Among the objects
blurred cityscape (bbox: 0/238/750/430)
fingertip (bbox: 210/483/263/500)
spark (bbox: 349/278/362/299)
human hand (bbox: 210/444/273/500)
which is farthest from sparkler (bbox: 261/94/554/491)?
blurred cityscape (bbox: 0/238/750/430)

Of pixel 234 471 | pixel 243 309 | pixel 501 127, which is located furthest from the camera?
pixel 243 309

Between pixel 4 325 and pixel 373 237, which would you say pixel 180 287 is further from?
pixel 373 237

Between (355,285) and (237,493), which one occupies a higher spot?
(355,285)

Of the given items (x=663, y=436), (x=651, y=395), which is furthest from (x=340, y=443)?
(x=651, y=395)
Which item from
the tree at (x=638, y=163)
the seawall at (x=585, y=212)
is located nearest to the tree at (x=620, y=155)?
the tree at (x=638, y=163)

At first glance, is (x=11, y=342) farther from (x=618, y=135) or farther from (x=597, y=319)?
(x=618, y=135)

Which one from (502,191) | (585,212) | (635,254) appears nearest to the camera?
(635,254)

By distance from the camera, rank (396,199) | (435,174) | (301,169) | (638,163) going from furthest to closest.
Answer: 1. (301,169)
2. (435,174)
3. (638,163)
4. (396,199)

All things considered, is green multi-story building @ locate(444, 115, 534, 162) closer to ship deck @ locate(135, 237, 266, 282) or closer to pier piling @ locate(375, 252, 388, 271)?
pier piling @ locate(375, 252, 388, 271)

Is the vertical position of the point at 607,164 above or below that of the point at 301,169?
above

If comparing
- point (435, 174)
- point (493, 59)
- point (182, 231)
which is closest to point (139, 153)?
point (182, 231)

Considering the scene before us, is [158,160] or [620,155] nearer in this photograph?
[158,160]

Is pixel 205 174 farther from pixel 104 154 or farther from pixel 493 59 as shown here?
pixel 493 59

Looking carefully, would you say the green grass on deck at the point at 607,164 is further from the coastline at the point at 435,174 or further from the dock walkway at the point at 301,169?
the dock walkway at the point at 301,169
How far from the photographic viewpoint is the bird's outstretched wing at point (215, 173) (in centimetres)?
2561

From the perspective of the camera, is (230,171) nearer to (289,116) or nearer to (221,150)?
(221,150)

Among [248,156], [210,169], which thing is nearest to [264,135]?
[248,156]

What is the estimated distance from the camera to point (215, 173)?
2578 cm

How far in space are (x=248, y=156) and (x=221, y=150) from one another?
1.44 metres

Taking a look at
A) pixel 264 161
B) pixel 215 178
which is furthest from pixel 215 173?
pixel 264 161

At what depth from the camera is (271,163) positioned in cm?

________________________

Lay out the lines from the one containing "From the perspective" through the end of the listing, inclusive, as a Markdown table with a Row column numbering each line and a Line column holding its text. Leave out blank lines.

| Row | Line |
|---|---|
| 1 | From the perspective of the camera, is (230,171) nearer to (289,116) or nearer to (221,150)? |
| 2 | (221,150) |
| 3 | Among [248,156], [210,169], which thing is nearest to [264,135]? |
| 4 | [248,156] |
| 5 | What is the estimated distance from the camera to point (215, 173)? |
| 6 | 2578 cm |
| 7 | How far in space are (x=248, y=156) and (x=221, y=150) from one another? |
| 8 | 1.44 metres |
| 9 | Taking a look at |
| 10 | A) pixel 264 161 |
| 11 | B) pixel 215 178 |
| 12 | which is furthest from pixel 215 173? |
| 13 | pixel 264 161 |
| 14 | At what depth from the camera is (271,163) positioned in cm? |